Lorsque la modalité s’exprime par les nouvelles périphrases [part. perfectif / imperf. / prospectif + ahal/ezin + izan, *edun], il faut prêter attention à la chronologie des particules ahal & ezin et aux éventuelles nuances aspectuelles liées au choix de la forme non conjuguée.

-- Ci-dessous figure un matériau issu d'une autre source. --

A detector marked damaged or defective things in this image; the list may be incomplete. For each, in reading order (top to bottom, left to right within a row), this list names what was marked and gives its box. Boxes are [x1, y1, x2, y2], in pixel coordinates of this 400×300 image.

Ces nouvelles périphrases aux auxiliaires izan & *edun émergent d’abord avec la particule ezin —rappelons-nous que la grammaticalisation de cette particule a été plus précoce que celle d’ahal—. La périphrase construite à partir du part. imperfectif avec la particule ahal semble s’être répandue à partir des parlers les plus orientaux (OEH s.v. ahal I 1.A); à cet égard, le dialecte souletin a été en tête d’une innovation à succès. En général, dans les textes souletins les différences aspectuelles entre les périphrases de perfectif et d’imperfectif ne sont pas très marquées. Quant à la périphrase de prospectif, elle est toujours employée en Soule pour exprimer les valeurs modales, et nous n’avons relevé aucun exemple des particules ahal

& ezin portant le marqueur de futur. En d’autres termes, les auteurs souletins ne se servent pas des formes ezinen & ahalko, courantes hors de la Soule —tout au plus, quelques-uns utilisent ahal ükhenen & ahal izanen—. Enfin, il peut arriver en souletin qu’une périphrase modale à auxiliaire izan ou *edun exprime le futur sans le concours du participe prospectif, tout en ayant recours au morphème -(te)(ke).